Something in Ashur’s face prevented Ansti from saying more. It stopped the anger he had released, and gave him pause. A silence hung for a moment until Ashur broke it with a soft and conciliatory tone.
“Ansti, I’m sorry. It was a stray thought. As for your journey, you know the field craft. We could not accompany you here. In this game every extra body is an extra risk, and you my friend, you we could not risk. I am sorry you had to fight to be here. The enemy was watching, but clearly it did not know what it saw. Had we sent our people to help it would have been a signal that you are important. Come on, you know that. We prepared you as well as we could, and better than many. The vehicle that brought you here is also a rare commodity to entrust to anyone. It saved your life you know?”
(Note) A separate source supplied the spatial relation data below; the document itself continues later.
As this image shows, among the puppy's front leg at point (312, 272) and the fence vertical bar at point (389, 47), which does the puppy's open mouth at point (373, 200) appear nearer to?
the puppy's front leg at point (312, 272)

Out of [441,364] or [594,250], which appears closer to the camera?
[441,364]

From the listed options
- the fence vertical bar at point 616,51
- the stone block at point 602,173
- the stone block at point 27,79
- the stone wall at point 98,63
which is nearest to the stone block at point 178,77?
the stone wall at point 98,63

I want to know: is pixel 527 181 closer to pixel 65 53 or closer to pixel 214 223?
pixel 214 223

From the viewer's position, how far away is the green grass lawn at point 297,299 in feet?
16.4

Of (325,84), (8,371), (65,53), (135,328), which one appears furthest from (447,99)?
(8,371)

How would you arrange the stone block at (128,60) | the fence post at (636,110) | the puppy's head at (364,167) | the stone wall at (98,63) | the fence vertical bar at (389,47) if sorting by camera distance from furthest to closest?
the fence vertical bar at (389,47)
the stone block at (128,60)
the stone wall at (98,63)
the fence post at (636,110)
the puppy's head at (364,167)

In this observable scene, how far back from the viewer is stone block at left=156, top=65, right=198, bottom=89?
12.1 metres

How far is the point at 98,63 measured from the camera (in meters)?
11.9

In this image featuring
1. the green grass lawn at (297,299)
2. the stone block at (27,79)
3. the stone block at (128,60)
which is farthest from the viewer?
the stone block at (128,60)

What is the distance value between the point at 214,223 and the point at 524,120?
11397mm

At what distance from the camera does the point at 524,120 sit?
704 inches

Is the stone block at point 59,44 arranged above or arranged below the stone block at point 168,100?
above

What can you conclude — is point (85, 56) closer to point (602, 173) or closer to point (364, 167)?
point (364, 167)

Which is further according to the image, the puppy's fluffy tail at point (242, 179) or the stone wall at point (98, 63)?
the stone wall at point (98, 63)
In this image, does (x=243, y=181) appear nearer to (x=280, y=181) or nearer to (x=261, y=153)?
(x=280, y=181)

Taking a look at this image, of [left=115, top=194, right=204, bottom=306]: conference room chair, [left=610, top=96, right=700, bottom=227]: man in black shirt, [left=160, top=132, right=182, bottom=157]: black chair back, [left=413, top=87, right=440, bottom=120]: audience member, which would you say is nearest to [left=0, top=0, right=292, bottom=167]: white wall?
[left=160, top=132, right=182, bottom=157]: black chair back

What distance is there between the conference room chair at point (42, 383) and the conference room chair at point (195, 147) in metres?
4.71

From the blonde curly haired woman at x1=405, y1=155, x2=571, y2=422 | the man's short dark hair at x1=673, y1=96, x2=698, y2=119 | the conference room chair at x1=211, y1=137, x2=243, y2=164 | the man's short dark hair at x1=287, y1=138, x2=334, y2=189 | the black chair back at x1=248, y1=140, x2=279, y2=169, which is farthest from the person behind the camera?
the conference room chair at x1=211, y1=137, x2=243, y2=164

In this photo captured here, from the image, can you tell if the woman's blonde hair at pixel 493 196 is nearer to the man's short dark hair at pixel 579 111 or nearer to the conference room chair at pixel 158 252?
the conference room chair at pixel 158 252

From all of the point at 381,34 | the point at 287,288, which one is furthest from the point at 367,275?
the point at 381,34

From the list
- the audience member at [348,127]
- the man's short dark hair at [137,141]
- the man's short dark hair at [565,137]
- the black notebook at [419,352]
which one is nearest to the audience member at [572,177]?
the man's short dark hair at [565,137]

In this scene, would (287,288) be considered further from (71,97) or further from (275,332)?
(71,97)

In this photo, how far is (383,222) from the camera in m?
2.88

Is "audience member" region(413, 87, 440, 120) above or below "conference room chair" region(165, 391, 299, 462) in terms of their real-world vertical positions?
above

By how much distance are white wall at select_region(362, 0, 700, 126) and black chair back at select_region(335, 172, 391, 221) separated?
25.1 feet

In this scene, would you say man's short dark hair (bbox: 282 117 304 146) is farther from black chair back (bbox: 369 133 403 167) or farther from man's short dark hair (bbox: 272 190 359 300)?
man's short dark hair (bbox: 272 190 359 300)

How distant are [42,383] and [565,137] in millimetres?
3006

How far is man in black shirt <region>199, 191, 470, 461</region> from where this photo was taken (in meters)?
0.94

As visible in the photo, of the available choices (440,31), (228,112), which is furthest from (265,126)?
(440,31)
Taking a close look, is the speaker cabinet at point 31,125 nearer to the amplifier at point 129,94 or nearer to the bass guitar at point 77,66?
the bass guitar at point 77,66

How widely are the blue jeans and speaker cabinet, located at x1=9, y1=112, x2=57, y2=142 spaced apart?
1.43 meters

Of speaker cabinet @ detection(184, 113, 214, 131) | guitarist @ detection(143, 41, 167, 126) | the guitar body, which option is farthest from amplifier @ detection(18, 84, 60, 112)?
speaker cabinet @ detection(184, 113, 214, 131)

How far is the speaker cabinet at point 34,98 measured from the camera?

Ansti’s body relaxed taught angry muscles a little, but he stayed sitting upright. “Yes, I know, but I can’t believe we brought this on ourselves Ashur. Where did that thought come from? And, the vehicle, is like nothing I have ever partnered. It has the quality of a ship about it; I can sense it moving in places I can’t reach or understand. I know you helped, and I know this journey was mine to make. It was not easy. Do you know they have par-born agents?”
For the first time since the conversation started the older man showed surprise. He listened while Ansti told the story of attack and defence in the slow-time of transit. As he did, Ashur gestured at one of the gaggle of others who were still in the room and gave an instruction. She left and took the rest with her.
“We did not consider that, Ansti. It is incredible. The par-born have never shown the slightest interest in human politics. We barely know they are there most of the time. For one to make such an intervention, to reveal itself so totally is astounding. That another came to your defence beggars belief. I’ve asked that your vehicle is asked about the event. It must have sensed the episode.”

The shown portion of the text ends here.